Fitz Thiar: Thinking For The Impatient

Writings And Opinions of Fitz Thiar. More or Less.

Shopify has a strong developer ecosystem, but it isn’t an excuse for a lack of basic functionality.

I get that Shopify attempts to be the one-stop shop for well, online shops, by providing the storefront, payment processing, blogging, newsletter, and pretty much most aspects of your marketing.

It’s a big ask to cover all of that from one platform, but as I’ve been working with clients who use the platform for their storefronts, I’ve been shocked by how much basic functionality is missing.

A very simple example is social share buttons for product pages. There simply isn’t an option to add it to a product template without coding your own (which is beyond the scope of most small business owners) or using a plugin that you have to pay a monthly subscription for.

Yes, it’s only $5 a month, but that’s 5 bucks on top of the $49 CAD ($168 if you have a POS), and processing fee of 2.8% – 3.5% plus 30 cents per sale. And that’s just the most basic plan.

Now, let’s say you need to figure out local delivery. Again, there are apps for that, and you can pay anywhere from $15 to literally hundreds a month, but nothing from Shopify. As a small business owner, you’re installing and testing multiple apps, or trying to roll your own solution by setting up radii or zip codes around multiple locations.

▸ **Dataset entries**:
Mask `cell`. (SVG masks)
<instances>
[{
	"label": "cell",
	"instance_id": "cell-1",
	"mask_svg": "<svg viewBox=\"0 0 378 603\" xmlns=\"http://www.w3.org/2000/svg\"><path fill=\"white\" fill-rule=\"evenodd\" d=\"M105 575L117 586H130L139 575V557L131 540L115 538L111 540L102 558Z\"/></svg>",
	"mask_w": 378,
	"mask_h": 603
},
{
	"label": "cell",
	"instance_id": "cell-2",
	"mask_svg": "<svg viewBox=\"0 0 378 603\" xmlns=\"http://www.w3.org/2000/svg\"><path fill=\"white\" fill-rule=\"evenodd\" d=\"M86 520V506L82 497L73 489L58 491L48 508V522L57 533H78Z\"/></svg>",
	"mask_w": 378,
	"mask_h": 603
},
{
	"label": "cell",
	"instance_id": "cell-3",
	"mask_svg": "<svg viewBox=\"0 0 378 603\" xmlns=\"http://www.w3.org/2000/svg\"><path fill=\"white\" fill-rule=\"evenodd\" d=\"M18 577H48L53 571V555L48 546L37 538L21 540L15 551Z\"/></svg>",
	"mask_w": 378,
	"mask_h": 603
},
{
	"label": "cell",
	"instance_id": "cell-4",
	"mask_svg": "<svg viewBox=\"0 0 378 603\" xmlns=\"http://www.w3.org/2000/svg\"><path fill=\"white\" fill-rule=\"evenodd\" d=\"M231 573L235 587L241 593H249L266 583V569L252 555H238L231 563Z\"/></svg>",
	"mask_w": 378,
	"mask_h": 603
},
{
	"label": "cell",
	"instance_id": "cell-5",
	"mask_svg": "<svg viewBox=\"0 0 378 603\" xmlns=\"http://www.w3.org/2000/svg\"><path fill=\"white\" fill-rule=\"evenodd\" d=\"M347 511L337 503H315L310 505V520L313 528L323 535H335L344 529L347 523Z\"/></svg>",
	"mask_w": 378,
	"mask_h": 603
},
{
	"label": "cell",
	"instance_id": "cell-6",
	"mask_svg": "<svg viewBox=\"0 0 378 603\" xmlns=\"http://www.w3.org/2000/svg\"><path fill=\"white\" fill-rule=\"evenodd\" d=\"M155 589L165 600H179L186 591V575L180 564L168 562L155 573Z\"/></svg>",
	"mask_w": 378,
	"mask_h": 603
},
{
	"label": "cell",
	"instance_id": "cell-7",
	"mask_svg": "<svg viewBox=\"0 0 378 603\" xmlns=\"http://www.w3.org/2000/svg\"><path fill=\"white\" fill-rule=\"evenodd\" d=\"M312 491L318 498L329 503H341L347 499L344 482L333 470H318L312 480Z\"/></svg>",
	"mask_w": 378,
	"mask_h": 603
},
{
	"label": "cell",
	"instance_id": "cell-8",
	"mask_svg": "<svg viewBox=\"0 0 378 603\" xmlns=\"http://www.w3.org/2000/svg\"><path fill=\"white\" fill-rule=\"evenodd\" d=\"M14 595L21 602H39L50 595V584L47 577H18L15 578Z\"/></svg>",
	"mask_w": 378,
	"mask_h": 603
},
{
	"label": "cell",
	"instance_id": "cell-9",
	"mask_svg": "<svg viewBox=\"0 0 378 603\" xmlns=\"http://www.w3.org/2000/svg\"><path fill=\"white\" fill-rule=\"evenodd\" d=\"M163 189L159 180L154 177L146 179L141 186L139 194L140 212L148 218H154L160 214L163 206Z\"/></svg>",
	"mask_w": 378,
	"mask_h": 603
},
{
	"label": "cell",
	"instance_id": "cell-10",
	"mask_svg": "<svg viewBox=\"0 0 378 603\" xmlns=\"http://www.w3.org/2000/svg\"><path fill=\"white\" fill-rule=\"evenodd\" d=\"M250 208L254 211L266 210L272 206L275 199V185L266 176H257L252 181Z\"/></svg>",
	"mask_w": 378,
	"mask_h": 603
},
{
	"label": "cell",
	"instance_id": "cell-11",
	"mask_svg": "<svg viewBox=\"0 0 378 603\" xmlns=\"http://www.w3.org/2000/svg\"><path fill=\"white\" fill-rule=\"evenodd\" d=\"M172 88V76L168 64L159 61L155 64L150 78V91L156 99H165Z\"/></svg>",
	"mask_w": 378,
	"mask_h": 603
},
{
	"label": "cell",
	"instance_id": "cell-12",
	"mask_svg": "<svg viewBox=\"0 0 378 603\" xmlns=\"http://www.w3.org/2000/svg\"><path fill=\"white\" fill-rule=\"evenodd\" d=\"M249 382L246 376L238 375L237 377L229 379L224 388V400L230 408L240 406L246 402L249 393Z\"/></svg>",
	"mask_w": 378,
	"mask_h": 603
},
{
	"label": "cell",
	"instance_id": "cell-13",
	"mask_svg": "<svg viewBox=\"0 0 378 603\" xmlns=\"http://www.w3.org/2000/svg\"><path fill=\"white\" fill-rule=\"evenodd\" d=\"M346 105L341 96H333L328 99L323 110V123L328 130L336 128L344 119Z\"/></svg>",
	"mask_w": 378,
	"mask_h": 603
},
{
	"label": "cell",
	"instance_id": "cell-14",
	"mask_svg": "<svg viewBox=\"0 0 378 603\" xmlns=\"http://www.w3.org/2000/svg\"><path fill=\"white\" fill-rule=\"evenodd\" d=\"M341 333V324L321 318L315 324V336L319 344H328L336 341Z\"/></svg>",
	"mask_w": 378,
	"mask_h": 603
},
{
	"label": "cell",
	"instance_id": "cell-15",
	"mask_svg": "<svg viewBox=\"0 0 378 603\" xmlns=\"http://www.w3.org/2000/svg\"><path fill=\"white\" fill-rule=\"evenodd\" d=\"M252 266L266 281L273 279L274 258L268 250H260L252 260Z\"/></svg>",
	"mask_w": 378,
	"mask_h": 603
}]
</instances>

▸ **REQUIRED WORK**:
1. According to the Shopify post, what processing fee is charged per sale?
2. Repeat the part of the Shopify post that opens with the words containing "A very simple" and closes with "most basic plan.".
The dataset entries can be set aside; only the Shopify post matters here.

▸ **RESULTS OF THE EXERCISE**:
1. 2.8% – 3.5% plus 30 cents per sale.

2.
A very simple example is social share buttons for product pages. There simply isn’t an option to add it to a product template without coding your own (which is beyond the scope of most small business owners) or using a plugin that you have to pay a monthly subscription for.

Yes, it’s only $5 a month, but that’s 5 bucks on top of the $49 CAD ($168 if you have a POS), and processing fee of 2.8% – 3.5% plus 30 cents per sale. And that’s just the most basic plan.